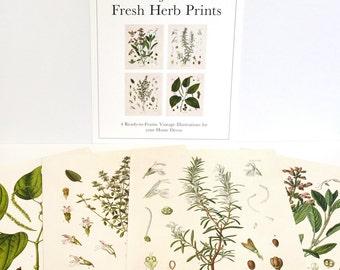 Botanical Herb Print Set. Kitchen Art Posters Set of 4. Vintage Fresh Herbs Plants flowers Vintage art prints gallery wall  CP288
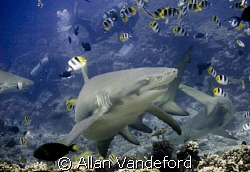 Grinning Lemon Shark at Tapu divesite near Bora Bora, Tahiti by Allan Vandeford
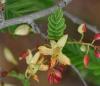 Tamarinier fruit tamarin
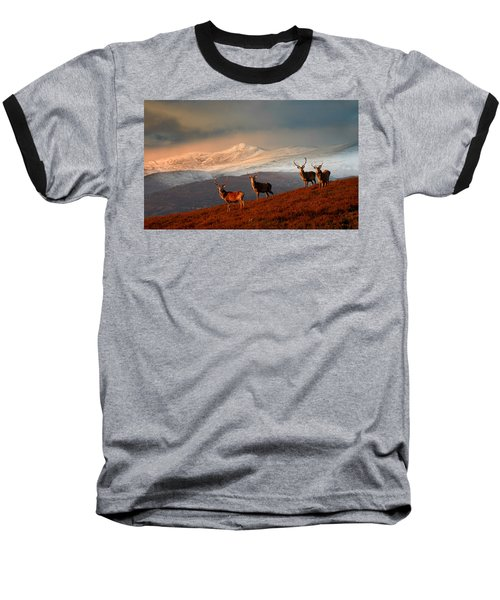 Stags At Strathglass Baseball T-Shirt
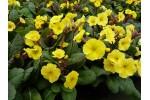Polyanthus primrose YELLOW COWICHAN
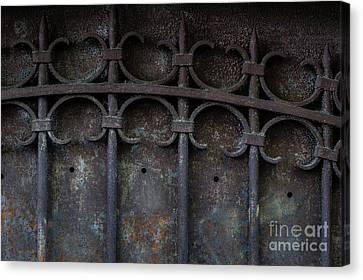 Old Metal Gate Canvas Print by Elena Elisseeva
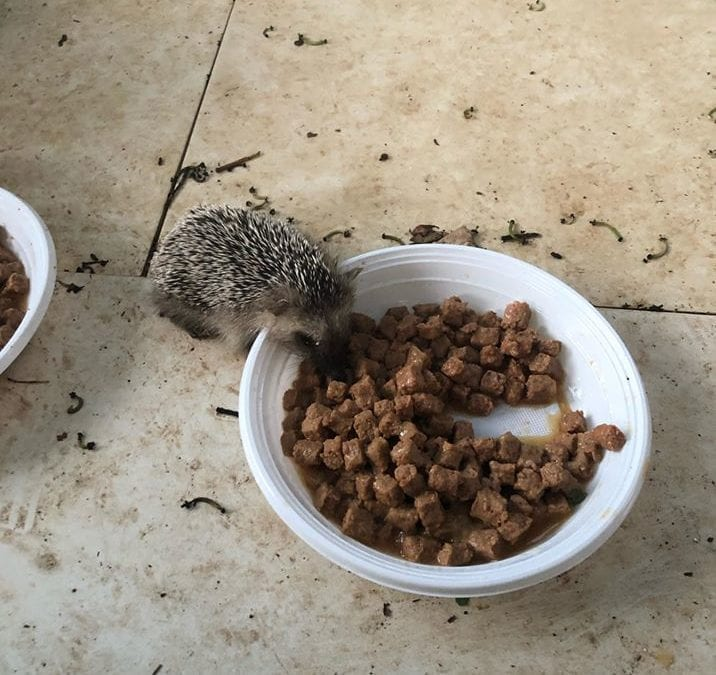Endangered Hedgehogs Dying from Poison Originally Intended for Cats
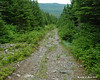 """Eventually you come out on the old logging roads though.  While easy to follow, they get pretty boring.  As another hiker said, """"The Lincoln Woods Trail of Maine."""""""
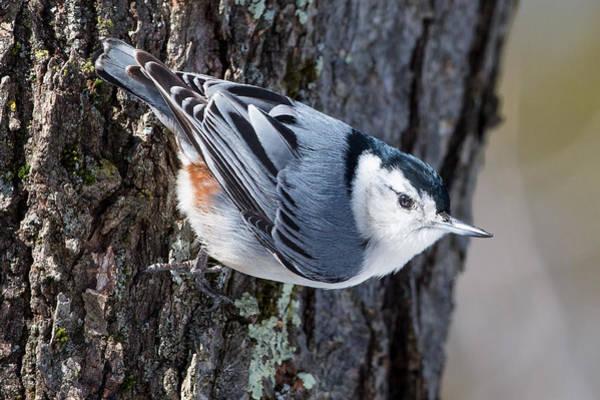 White-breasted Nuthatch Photograph - Backyard Birds Nuthatch by Bill Wakeley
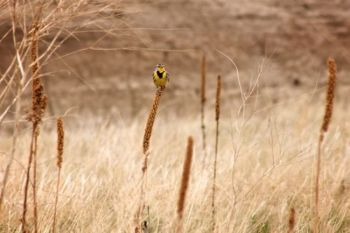 This meadowlark favored the scenery at the Badlands South Unit near Sheep Mountain Table.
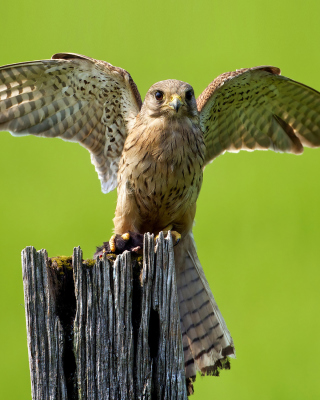 Hawk Wallpaper for Nokia Asha 306
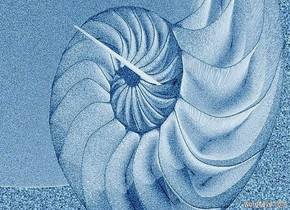 a 100 inch tall and 100 inch wide and 100 inch deep sand nautilus shell.a sand backdrop.the nautilus is facing west.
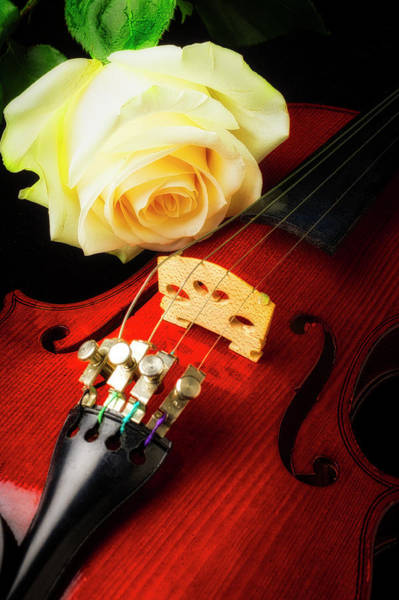 Foilage Photograph - Beautiful Rose And Violin by Garry Gay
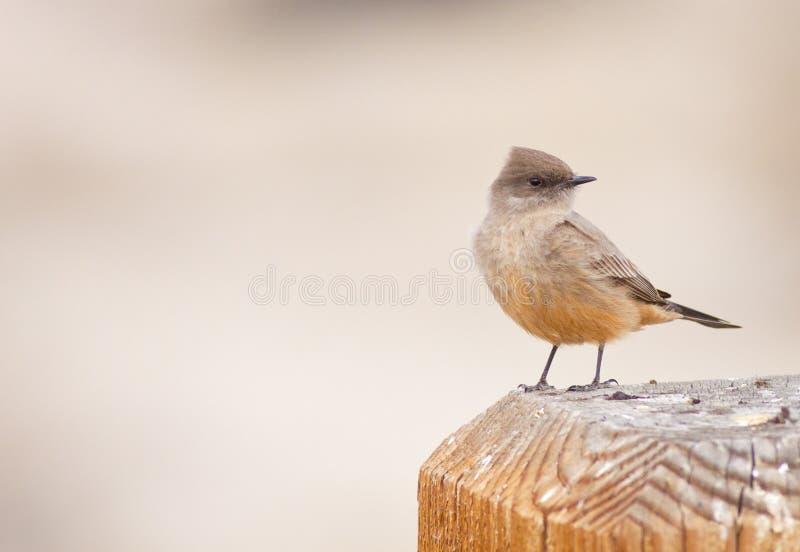 το πουλί phoebe s λέει στοκ φωτογραφία με δικαίωμα ελεύθερης χρήσης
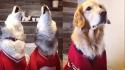 Cadela golden retriever se nega a participar de cantoria fiasquenta de irmãos huskies.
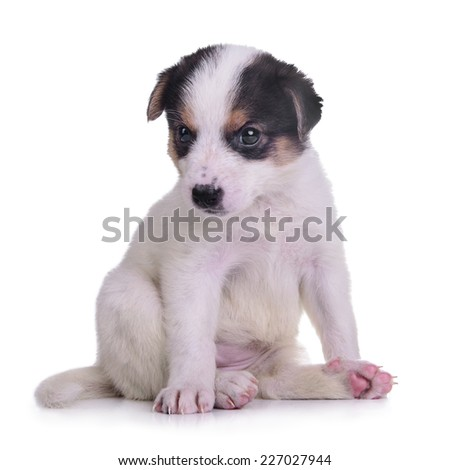 little puppy crossbreed. animal isolated on white background  - stock photo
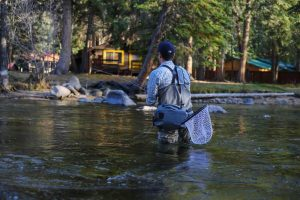 Man in river with fly fishing net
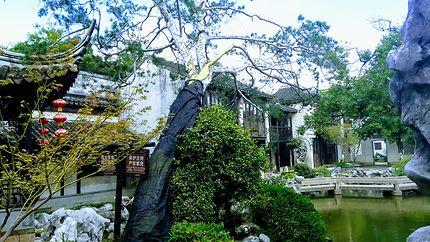 Remarquable  jardin chinois à Tongli, Chine
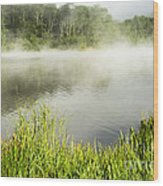Misty Summer Morning  Wood Print
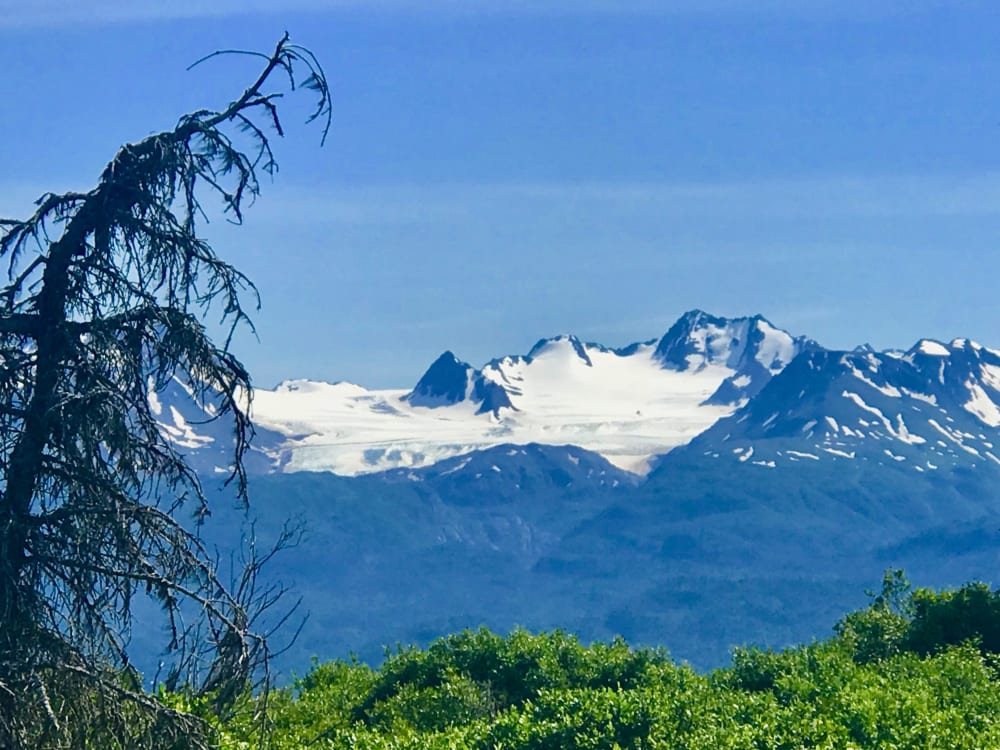 My Four Favorite Hikes and Walks in Homer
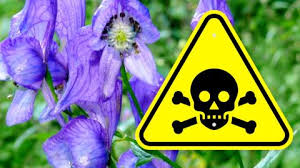 top 10 dangerous plants that can
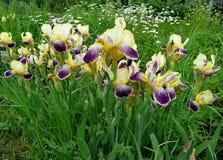Fleurs de jardin iris photographie stock libre de droits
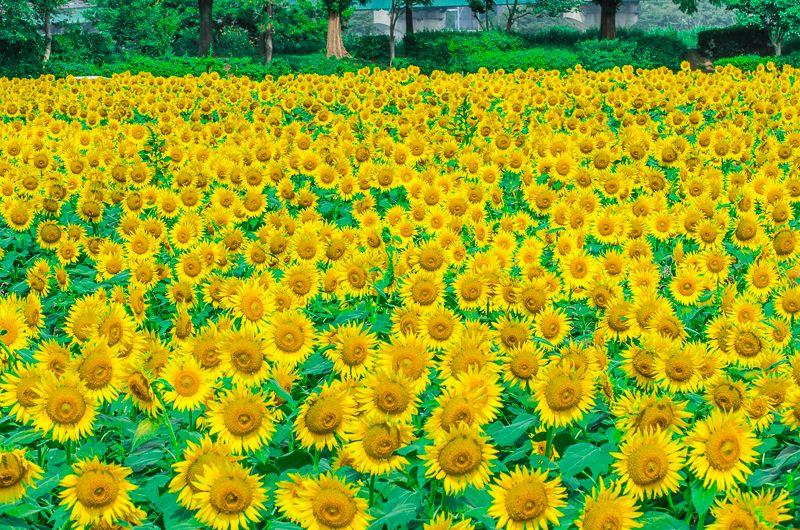 関東最大級55万本!座間市ひまわり畑の大絶景!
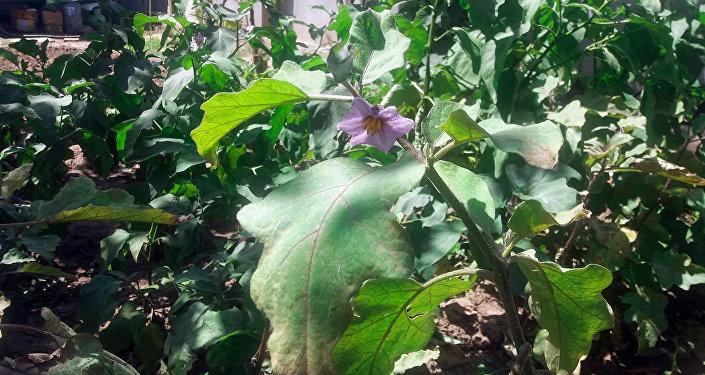 Qazax rayon sakini Alim Əzizovun əkdiyi badımcan bitkisi pomidor formasında bar verib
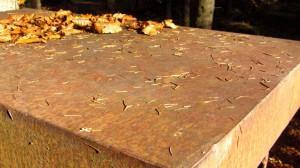 Eine rostige Eisenplatte und Herbstlaub - Kunst und Natur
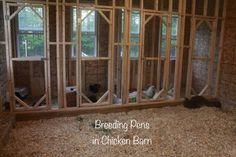 Indoor chicken breeding pens - All For Garden Walk In Chicken Coop, Chicken Barn, Chicken Chick, Chicken Coop Plans, Backyard Poultry, Backyard Chicken Coops, Chickens Backyard, Backyard Ideas, Chicken Coop Designs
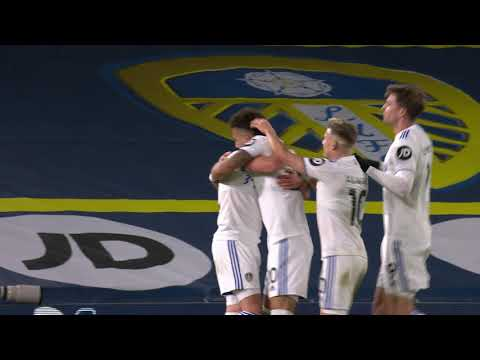 Leeds Newcastle Goals And Highlights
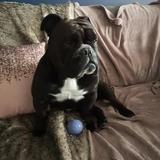 Cola - English Bulldog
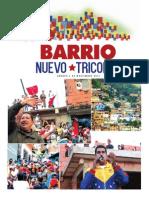 BARRIONUEVOTRICOLOR-1.pdf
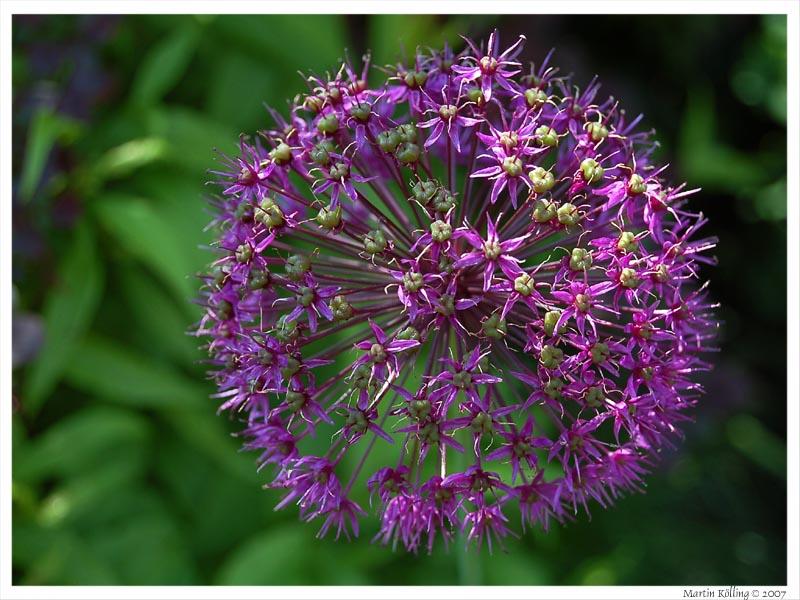 knoblauch bl te ende mai foto bild pflanzen pilze flechten bl ten kleinpflanzen. Black Bedroom Furniture Sets. Home Design Ideas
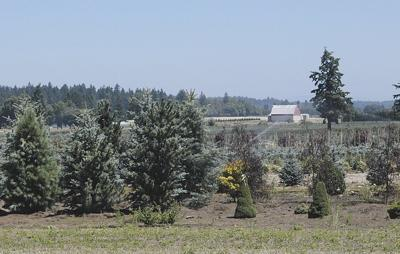 Cities pan county's bid to change zoning of ag land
────────
• _Task directions_: Repeat verbatim the lines between the start of the data and the line containing "Cadela golden retriever", both ends included, omitting all pictures.

• _Result_:
 Botanical Herb Print Set. Kitchen Art Posters Set of 4. Vintage Fresh Herbs Plants flowers Vintage art prints gallery wall  CP288
 Grinning Lemon Shark at Tapu divesite near Bora Bora, Tahiti by Allan Vandeford
 Tamarinier fruit tamarin
 Stags At Strathglass Baseball T-Shirt
Polyanthus primrose YELLOW COWICHAN
 Old Metal Gate Canvas Print by Elena Elisseeva
Endangered Hedgehogs Dying from Poison Originally Intended for Cats
 """Eventually you come out on the old logging roads though.  While easy to follow, they get pretty boring.  As another hiker said, """"The Lincoln Woods Trail of Maine."""""""
 White-breasted Nuthatch Photograph - Backyard Birds Nuthatch by Bill Wakeley
 This meadowlark favored the scenery at the Badlands South Unit near Sheep Mountain Table.
 Hawk Wallpaper for Nokia Asha 306
 a 100 inch tall and 100 inch wide and 100 inch deep sand nautilus shell.a sand backdrop.the nautilus is facing west.
 Foilage Photograph - Beautiful Rose And Violin by Garry Gay
 το πουλί phoebe s λέει στοκ φωτογραφία με δικαίωμα ελεύθερης χρήσης
 Cadela golden retriever se nega a participar de cantoria fiasquenta de irmãos huskies.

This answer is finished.